During and after a week on a raw food diet

Following up a 2-day raw fruit diet in November 2011, and a 5-day one in the first week of 2012, I thought it was time to do another one. I had been reading the book Clean, and slowly getting excited to launch myself into the 3-week detox diet mentioned in the book. But  reality struck after a particularly troublesome night with a crying baby, and I settled for the easier raw food diet. It has now been more than a week since I ended the week long diet, and thought that now is a good time to reflect on the past two weeks on how I felt during the week and after the week of this diet.

During that week

The plan was similar to my previous attempt — to eat only raw fruits and vegetables. The diet was complemented by nuts (almonds and walnuts) when I felt really hungry, and a teaspoon of flax oil or olive oil at night to get the good fats. It is recommended to take a protein shake as well, but I could manage to down ‘muscle milk‘ only one night before questioning whether I really needed it, given its horrible taste. And of course it is recommended to drink lots of water.

What is always surprising to me during such a diet is how easily the body and mind adapt to the newly imposed constraints. I knew this from past experience, and so was much more relaxed during this week than in the past. That allowed me to navigate this week even easier than last time. I would rate the difficulty of going through the week as a 8 on 10 – a rating I would give to a ‘moderately hard’ weekend long run. Given that my sleep schedule was still haphazard thanks to an infant in the house, it was satisfying to be able to go through the week with relative ease.

While subsisting on raw fruits and vegetables was a breeze for me this time around, it was a new challenge to me this time to eat in strict moderation, i.e., allow hunger to come in before eating and double checking with myself whether I was hungry or not before launching into a plate full of fruits or vegetables. Earlier I had thought that it is ok, even preferred, to keep grazing all day. Once you allow that, you can always take in a handful of almonds whenever and get that feeling of fullness. However, the book talks about giving the digestive system of the body ample rest and to “work with hunger” to try to really understand hunger. The following quote and advice from the Clean book was useful to remember:

“What we call hunger is often just a habitual urge or just the desire to eat, often to distract, numb, or comfort. Drink some water, because often dehydration appears in our body as the feeling of hunger. Take some deep breaths and find something else to occupy your mind, or better yet, to occupy your body. Move around. Go outside. Keep breathing. It will pass. Each time this happens, that ‘hungry’ feeling will pass more quickly, and you become stronger than your cravings.”

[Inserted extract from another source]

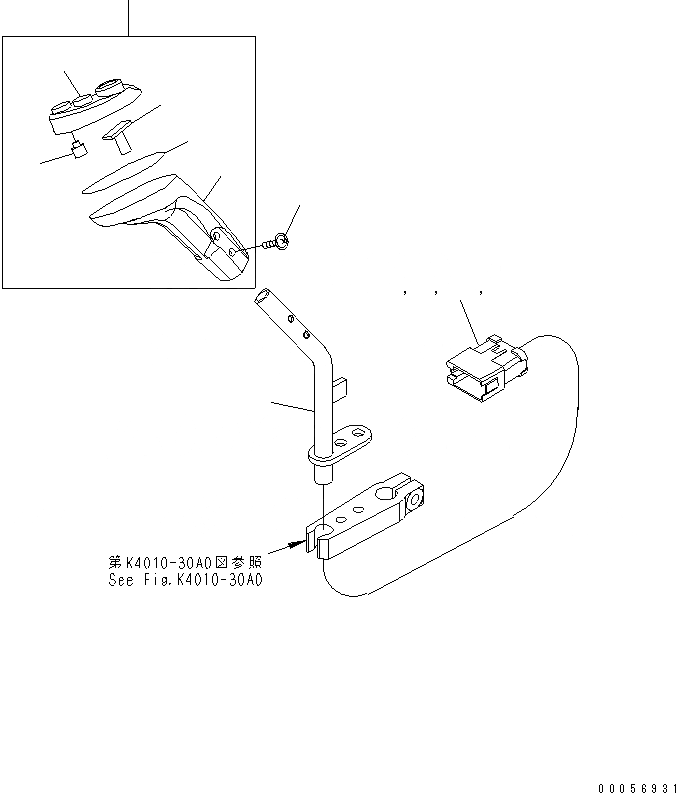 , , ,

第K4010-30A0図参照
See Fig.K4010-30A0

00056931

Once I started practicing this, it became second nature. When hunger came, I could check in on myself and enjoy that feeling of being able to check in on myself during such bouts of supposed hunger. Make no mistake – this was not being masochistic or being cruel to myself in any way. Think of it as a really interesting thing to be able to look deeper into oneself. And there were a couple of times when I did feel really hungry. At those times, indeed a handful of almonds makes you feel quite full with in half an hour. To be sure, neither nuts, nor fruits or vegetables make you feel satisfied in the same way as a pizza or your favorite hot meal would normally. But the interesting part is that you stop wanting to feel satisfied in the same way you wanted to usually. You start to “work with” your diet and the craving just stops. That was the most interesting part for me. By the 6th day, I was not even feeling hungry or craving anything that I would normally crave, such as coffee or a hot meal or any of the other plentiful free snacks at work. When the 7th day ended, and I could again eat anything I wanted, I actually had no rush of desire to eat anything that I had not eaten during those 7 days.

I also lost about 5 pounds during these 7 days, which was a nice side-effect. I did not feel weak or lethargic at any time, except a couple of days of a bit more sleepiness when the night sleep was again disturbed thanks to an erratically sleeping baby at home. I went for a run twice in that week. My mind was clearer and I could notice that it was indeed more available to the tasks at hand. This difference was most noticeable in early afternoons when the past lethargic feeling post lunchtime was still fresh in memory. And inexplicably, there were a few moments when I had sudden rush of energy – the kind that you feel when the endorphins are flooding your body post a good run or any aerobic exercise.

A week after

It’s now been about ten days since I returned to my normal diet. In many ways, this, now, is really the much harder part – to translate the reset of the body during that week to a daily practice for life. That indeed is the thing to crack. And I have failed to not succumb to the odd bout of snacking or overeating a meal or two in the last 10 days. But what has happened is that I have been able to be much more mindful of my overeating than before, and have been able to take some action after if not during the act of overeating. For example, if I got carried away and over-ate at lunch, I could check in with myself and go without dinner. This would never happen earlier – because you know, at night, one was supposed to have dinner, without fail.

Also, I have been able to mostly (though not all) replace my previous coffee with green tea, and my afternoon snacks of dark chocolate almonds with a peach or an apricot. My weight has increased by a couple of pounds since the drop, still leaving me net 3 pounds or so lighter. More importantly, my body still feels lighter and I still feel quite better than before the dieting week.

All in all, a successful experiment. I am looking forward to doing it again in a few months.